Chocolate Pretzel Cake – Dark chocolate cake layers baked on a pretzel crust with chocolate chip cheesecake filling and chocolate frosting.
Did You Know?
Many of you may not know that in addition to making cakes and raising my two children, I also freelance in television research. What does that mean exactly? I basically travel around the country moderating focus groups about new or existing television shows. I’ve been doing it for over 13 years now, and aside from not getting much sleep while on the road, I still really enjoy it!
Chocolate Lovers Cake
Anyway, while traveling for a while back, I was thinking of new cake ideas, with the specific intention of coming up with something new to celebrate my wedding anniversary. Ryan and I both love my chocolate cake, so having that as the base of the cake was a no-brainer. I also wanted to do something completely new. I mean, we could eat my Chocolate Salted Caramel Cake, Chocolate Peanut Butter Cake, and the Tonight Show Cake over and over again, but I was in the mood for something new.
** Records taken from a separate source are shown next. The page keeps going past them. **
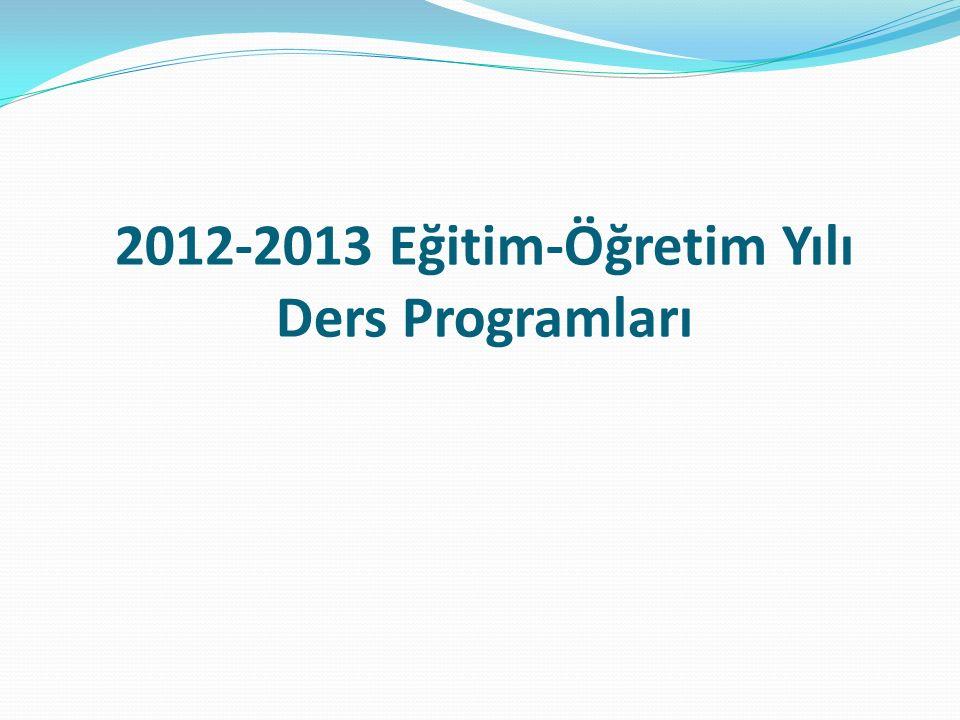 2012-2013 Eğitim-Öğretim Yılı Ders Programları
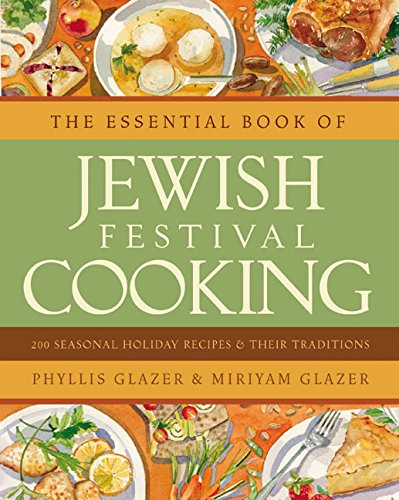 The Essential Book of Jewish Festival Cooking: 200 Seasonal Holiday Recipes and Their Traditions PDF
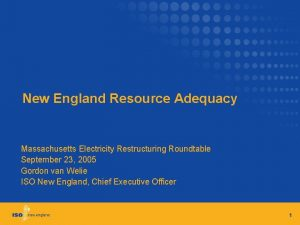New England Resource Adequacy Massachusetts Electricity Restructuring Roundtable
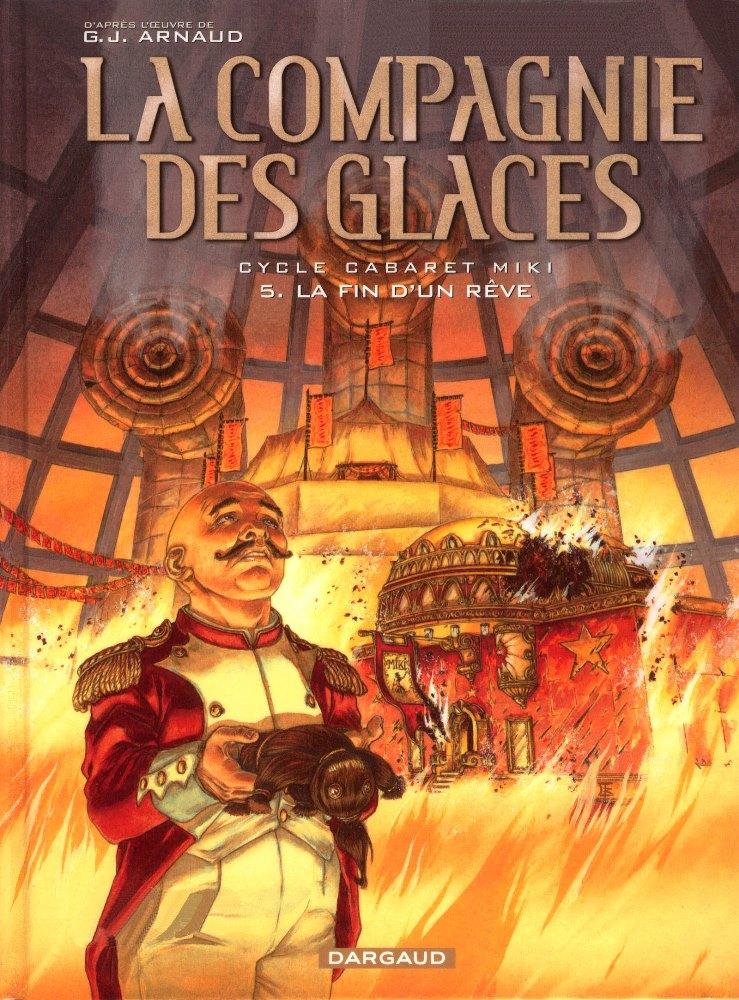 COMPAGNIE DES GLACES (LA) - 12 . CABARET MIKI - LA FIN D'UN RÊVE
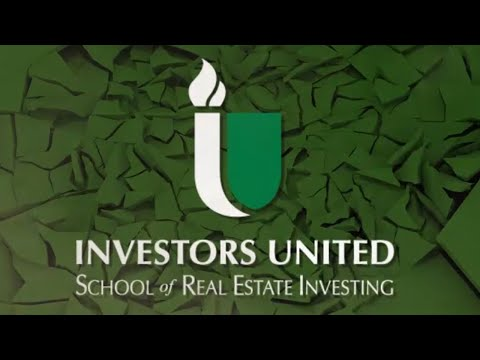 Welcome to Investors United School of Real Estate Investing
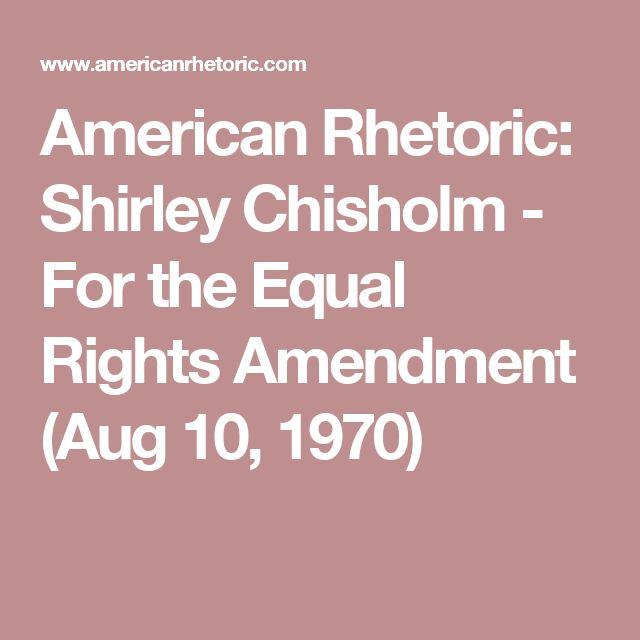 American Rhetoric: Shirley Chisholm - For the Equal Rights Amendment (Aug 10, 1970)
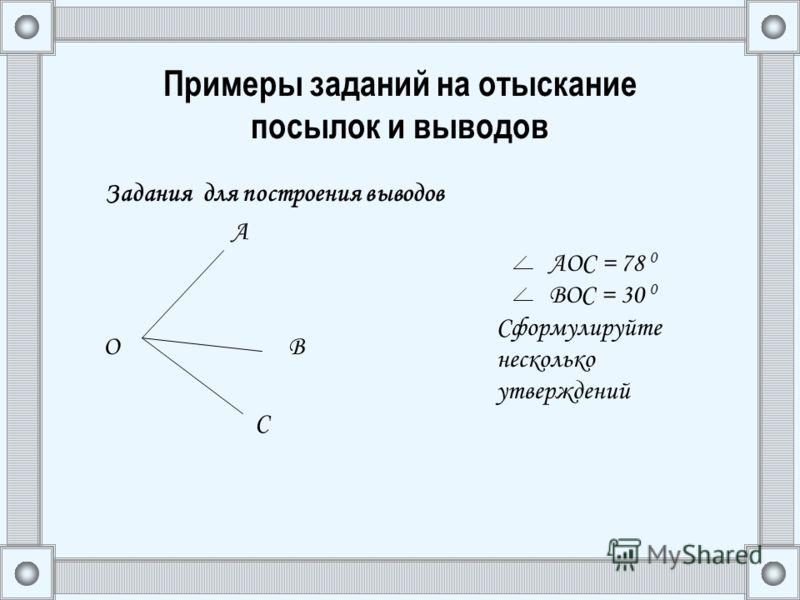 Примеры заданий на отыскание посылок и выводов Задания для построения выводов А О В С АОС = 78 0 ВОС = 30 0 Сформулируйте несколько утверждений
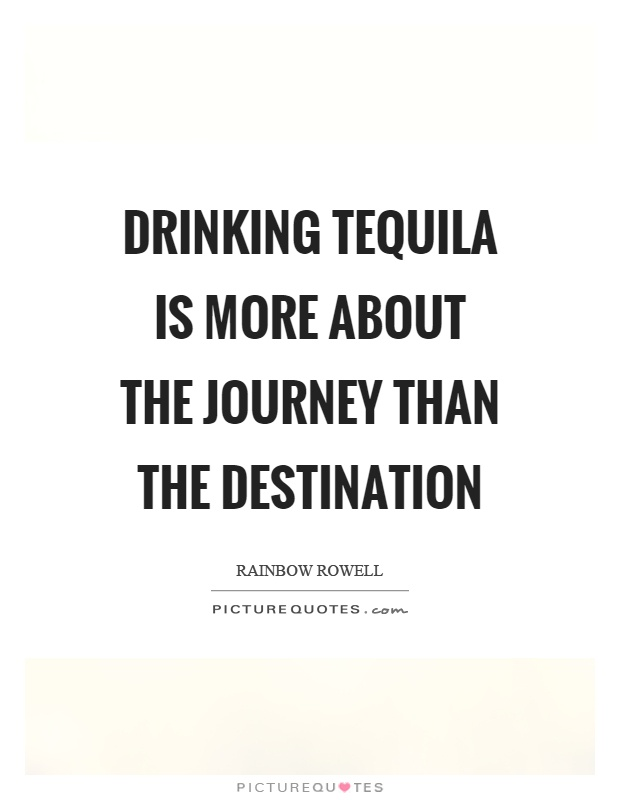Drinking tequila is more about the journey than the destination Picture Quote #1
As I sat on the plane early one morning thinking about what I could do for our anniversary cake, the idea for this one just hit me like a bolt of lightening.
Chocolate Pretzel Cake
I’ve done a chocolate cake baked on a graham cracker crust and loved the crunchy texture it adds to the cake. So, to change things up a bit, I swapped out the graham crackers for pretzels and then added an adapted version of the Milk Bar Liquid Cheesecake for my chocolate chip cheesecake filling. I love this filling because it’s not as dense and rich as regular cheesecake. This cheesecake filling is creamy and smooth, and the tangy flavor pairs well with the sweet and salty combination already going on with the pretzels and chocolate. To top it all off, I used a light, silky chocolate buttercream, which you’ll find nearly impossible to not eat straight off a spoon.
Look at those layers! Make sure to take a bite with everything in it so you get the full experience of this cake.
And one quick note – make the cheesecake filling the day before and keep it refrigerated in an air-tight container so it’s ready to spread but sturdy enough to hold up the cake layers.